OSE PROJECT
Name: Biswajit Palit
Matriculation Number: 50071214
REPOSITORY STRUCTURE:
The repository consists of 4 files apart from the README.md files
- OSE_Project_Essay.pdf : This outlines the project report and underlines my observations in detail
- Biswajit_Palit_Final_Notebook_Completed.ipynb
- OSE_Questions_and_Answers.pdf : This comprises answers to 25 questions.
- environment.yml : This comprises of the packages used in the project.
PROJECT OUTLINE:
At the very outset I would like to specify, in order to get the best reproducibility, it is best if the notebook is run sequentially.
Dataset: In this project I have used the PolyAI/banking77 dataset from the HuggingFace library. It consists of customer queries and comments related to online banking and digital payments. The dataset consists of 10003 train data points and 3080 test data points. I have for the purpose of cross validation split the test set equally into validation_set and test_set.

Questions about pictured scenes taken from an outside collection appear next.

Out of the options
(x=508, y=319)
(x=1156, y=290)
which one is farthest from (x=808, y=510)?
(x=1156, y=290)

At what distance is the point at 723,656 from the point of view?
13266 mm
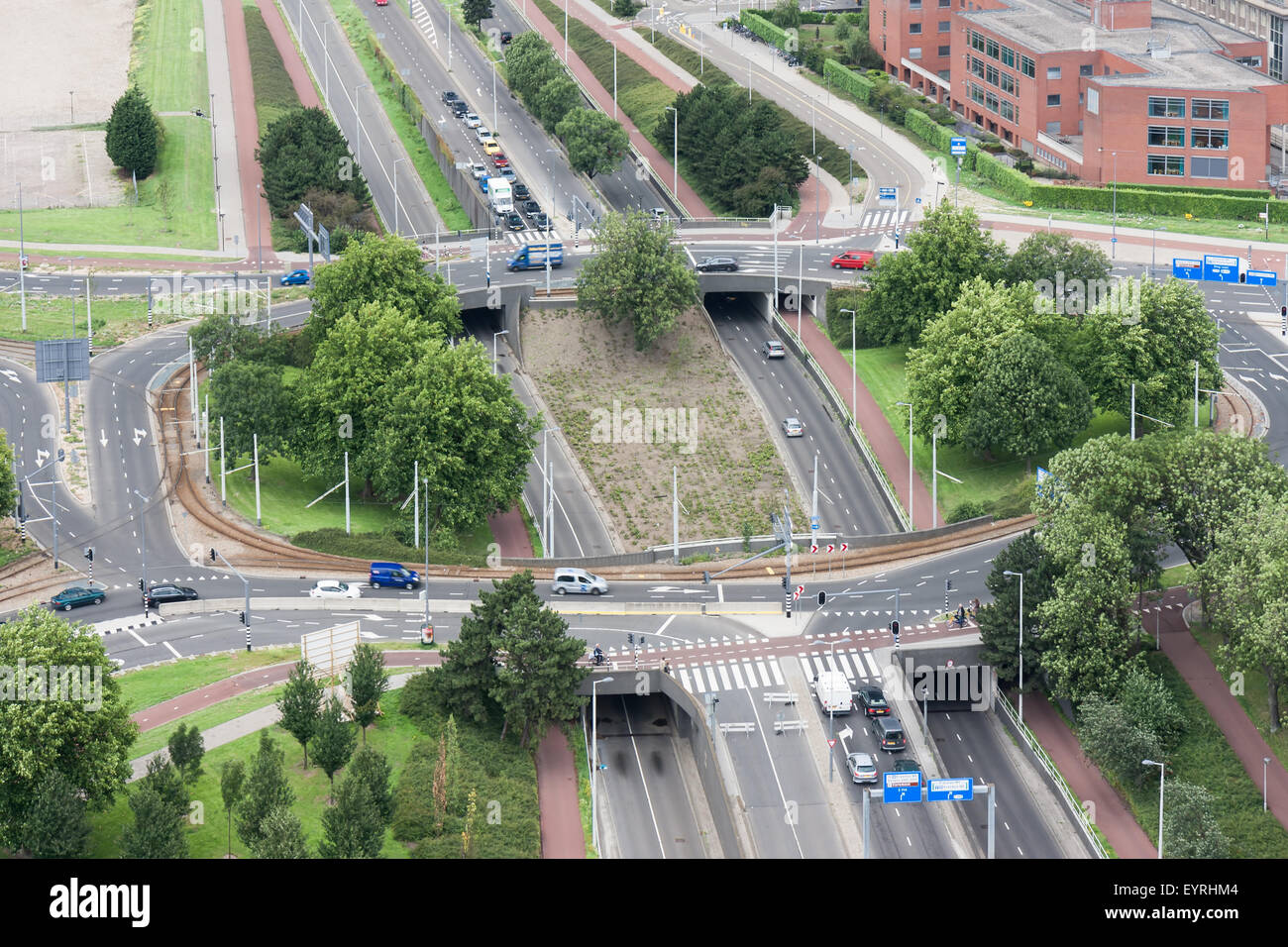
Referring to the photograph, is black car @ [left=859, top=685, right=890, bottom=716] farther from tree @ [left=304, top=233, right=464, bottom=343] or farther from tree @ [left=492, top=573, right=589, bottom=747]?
tree @ [left=304, top=233, right=464, bottom=343]

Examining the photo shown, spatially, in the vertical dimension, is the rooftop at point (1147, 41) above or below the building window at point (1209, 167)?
above

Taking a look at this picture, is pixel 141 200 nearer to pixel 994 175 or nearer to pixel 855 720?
pixel 994 175

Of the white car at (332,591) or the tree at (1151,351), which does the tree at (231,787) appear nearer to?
the white car at (332,591)

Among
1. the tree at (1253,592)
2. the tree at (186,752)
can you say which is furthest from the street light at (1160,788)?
the tree at (186,752)

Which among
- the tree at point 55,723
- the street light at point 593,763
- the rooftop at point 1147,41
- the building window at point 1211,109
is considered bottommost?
the street light at point 593,763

Task: I have opted to perform a text classification task on the dataset. I wanted to check the performance of several sk-learn models and compare them with the performance of different transformer models. I have hypertuned each model to find the parameters giving the best accuracy score.

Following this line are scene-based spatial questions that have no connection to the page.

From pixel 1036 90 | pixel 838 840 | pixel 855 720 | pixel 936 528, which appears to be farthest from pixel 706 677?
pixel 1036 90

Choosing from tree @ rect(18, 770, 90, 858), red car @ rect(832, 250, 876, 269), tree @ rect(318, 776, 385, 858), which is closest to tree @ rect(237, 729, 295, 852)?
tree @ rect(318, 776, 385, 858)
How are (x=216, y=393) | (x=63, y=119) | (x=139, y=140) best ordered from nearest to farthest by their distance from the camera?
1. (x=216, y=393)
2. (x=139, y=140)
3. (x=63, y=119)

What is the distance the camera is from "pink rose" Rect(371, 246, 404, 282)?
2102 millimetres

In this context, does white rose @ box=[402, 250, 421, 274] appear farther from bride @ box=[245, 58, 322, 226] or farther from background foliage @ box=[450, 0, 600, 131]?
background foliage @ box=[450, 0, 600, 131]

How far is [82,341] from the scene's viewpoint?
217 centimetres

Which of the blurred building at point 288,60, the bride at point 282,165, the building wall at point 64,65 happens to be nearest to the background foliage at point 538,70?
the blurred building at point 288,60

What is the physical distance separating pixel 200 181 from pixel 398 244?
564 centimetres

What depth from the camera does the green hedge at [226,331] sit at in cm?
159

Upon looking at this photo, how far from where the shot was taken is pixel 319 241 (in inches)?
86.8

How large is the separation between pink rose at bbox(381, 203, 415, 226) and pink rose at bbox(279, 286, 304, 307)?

Structure: In the first half of the project I have run TF-IDF vectorization and run Logistic Regression, Decision Trees and Naive Bayes. In the second part of the project I have run the transformer models namely, BERT, ROBERTA, DISTILBERT, XLNET.
ENVIRONMENT NOTICE:
I have specified an environment in my code. However I did the project on torch version 1.9.1 and tensorflow 2.6.0 which is not a compatible version for jupyter notebook. Best reproducibility can be achieved when run with all the mentioned packages as well as these particular versions of torch and tensorflow. Reproducibility is mostly being achieved even without them.